··· Provided text

By Mike Amery, Legislative Counsel, Federal Affairs, (202) 506–7468, email@example.com
A number of members have asked for specifics about the AAN’s strategy for combating the decision of the Centers for Medicare & Medicaid Services (CMS) on nerve conduction and needle EMG services that we reported on in the last Capitol Hill Report. With no notice or opportunity to even comment, CMS dramatically reduced the values for 2013.
Although the ruling goes into effect in January, the AAN is looking at every possible avenue to alter the values in the next year. The Academy is working with the American Association of Neuromuscular & Electrodiagnostic Medicine and the American Academy of Physical Medicine and Rehabilitation to propose higher values—just as we did at the AMA RUC for these services. If we do not succeed, we will argue to phase in the cuts as we work to find a fair solution.
We are actively engaged on several fronts.
First, we are appealing directly to CMS and expect a face–to–face meeting soon. In the near future, we will be asking AAN members to contact CMS directly on this issue. They need to hear how this draconian cut will affect your patients and your bottom line. We’ve heard from members that this change will force them to close their practice, lay off staff, and hurt patient care. CMS needs to hear these stories so they can better understand the ramifications of their actions.
Second, we are working with Congress to have a letter sent to CMS signed by as many members of the House and Senate as possible. These types of letters have been used to successfully communicate and ramp up pressure on CMS in the past. My colleague Derek Brandt and I are currently meeting with a dozen congressional offices to line up the champions for this letter. AAN members will be asked to contact their members of Congress in support this letter when the time is right.
Third, we are reaching out to patient organizations that rely on nerve conduction and needle EMG services and expect them to join our efforts.
Also, we are reaching out to organizations representing academic settings that often rely on studies for revenue.

······

» Exercise tasks
- A) Answer these questions using the report on the AAN's response to the CMS cuts:
(i) Which two organizations is the Academy working with to propose higher values?
(ii) Which colleague is meeting with congressional offices alongside the author?
(iii) What will the AAN argue for if its effort to secure higher values does not succeed?
- B) Resume the report on the AAN's response to the CMS cuts after its last sentence and carry it forward.

··· Record extracts

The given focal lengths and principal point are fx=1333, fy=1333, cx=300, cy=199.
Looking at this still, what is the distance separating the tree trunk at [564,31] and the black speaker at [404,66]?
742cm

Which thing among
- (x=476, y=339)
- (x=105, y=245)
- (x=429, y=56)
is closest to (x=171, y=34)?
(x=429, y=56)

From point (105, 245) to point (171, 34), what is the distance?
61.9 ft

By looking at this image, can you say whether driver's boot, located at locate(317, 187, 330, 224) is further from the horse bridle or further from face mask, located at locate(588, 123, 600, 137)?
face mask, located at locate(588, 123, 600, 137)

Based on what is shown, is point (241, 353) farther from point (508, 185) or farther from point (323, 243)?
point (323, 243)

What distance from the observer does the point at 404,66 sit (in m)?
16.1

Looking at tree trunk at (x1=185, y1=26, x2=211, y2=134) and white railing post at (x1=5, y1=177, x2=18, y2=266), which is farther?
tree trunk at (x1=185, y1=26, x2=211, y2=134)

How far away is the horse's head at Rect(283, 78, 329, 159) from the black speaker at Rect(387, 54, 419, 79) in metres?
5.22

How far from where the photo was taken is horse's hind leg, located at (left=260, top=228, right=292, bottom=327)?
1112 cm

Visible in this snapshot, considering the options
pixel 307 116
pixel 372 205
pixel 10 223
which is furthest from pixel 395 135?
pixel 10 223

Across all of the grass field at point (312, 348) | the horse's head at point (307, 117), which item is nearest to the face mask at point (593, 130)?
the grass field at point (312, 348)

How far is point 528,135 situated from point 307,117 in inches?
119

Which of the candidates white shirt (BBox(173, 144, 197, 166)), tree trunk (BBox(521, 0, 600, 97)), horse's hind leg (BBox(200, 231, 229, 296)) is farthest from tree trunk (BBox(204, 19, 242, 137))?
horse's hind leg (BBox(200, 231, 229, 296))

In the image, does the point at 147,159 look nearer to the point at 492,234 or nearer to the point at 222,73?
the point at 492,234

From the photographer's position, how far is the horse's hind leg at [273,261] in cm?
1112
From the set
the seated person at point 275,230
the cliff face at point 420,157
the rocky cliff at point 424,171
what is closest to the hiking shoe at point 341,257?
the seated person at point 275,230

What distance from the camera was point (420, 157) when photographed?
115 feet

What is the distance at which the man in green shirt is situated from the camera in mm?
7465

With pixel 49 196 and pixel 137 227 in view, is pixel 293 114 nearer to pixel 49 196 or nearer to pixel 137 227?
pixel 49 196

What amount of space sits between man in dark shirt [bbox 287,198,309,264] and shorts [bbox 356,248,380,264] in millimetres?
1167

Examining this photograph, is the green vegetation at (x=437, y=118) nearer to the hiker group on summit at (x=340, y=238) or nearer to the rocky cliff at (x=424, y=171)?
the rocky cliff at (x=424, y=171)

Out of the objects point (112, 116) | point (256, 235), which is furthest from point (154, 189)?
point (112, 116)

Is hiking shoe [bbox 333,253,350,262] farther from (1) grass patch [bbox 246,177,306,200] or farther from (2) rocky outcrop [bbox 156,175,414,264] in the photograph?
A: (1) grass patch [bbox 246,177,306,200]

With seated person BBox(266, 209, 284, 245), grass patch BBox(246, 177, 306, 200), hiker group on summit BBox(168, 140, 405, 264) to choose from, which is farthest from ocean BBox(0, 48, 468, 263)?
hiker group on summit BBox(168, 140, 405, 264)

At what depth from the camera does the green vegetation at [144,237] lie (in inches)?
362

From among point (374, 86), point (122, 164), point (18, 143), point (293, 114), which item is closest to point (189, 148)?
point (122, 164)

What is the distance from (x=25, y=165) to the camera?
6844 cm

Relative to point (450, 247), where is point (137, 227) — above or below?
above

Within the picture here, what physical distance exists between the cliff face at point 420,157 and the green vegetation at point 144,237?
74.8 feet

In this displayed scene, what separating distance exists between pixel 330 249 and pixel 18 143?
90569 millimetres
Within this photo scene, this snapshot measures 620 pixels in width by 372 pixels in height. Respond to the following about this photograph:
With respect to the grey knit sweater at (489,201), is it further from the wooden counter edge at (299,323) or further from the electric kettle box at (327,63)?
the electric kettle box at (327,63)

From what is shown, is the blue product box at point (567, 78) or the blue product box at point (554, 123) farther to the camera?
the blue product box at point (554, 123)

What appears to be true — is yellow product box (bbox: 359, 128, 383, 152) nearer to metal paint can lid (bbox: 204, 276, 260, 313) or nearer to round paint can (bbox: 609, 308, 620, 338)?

······

» Outputs for the tasks
- A)
(i) The American Association of Neuromuscular & Electrodiagnostic Medicine and the American Academy of Physical Medicine and Rehabilitation
(ii) Derek Brandt
(iii) Phasing in the cuts while working toward a fair solution

- B)
I’ve been asked if we plan to introduce legislation to fix this problem. Introducing legislation is always an option, but for now a sign–on letter is a quicker way for CMS to hear Congress's outrage over this issue. Standalone bills that fix niche issues are difficult to maneuver through Congress, especially considering the ongoing partisan gridlock in DC. Other physician associations have taken this route in the current Congress but with plenty of congressional support, good arguments and more than a year of effort, they still have been unsuccessful.
We will continue to work diligently on all these fronts, and at the same time we are committed to preparing you for these changes. The AAN is hosting a free live webinar on December 4 at 12:00 p.m. ET to discuss the 2013 NCS coding changes and the financial ramifications. If this is going to impact you, I urge you to register online.
More than 200 AAN members signed up for a webinar after the elections that I hosted with Elaine Jones, MD, FAAN, and Anna Hohler, MD, FAAN, reviewing the election results and their implications for neurology.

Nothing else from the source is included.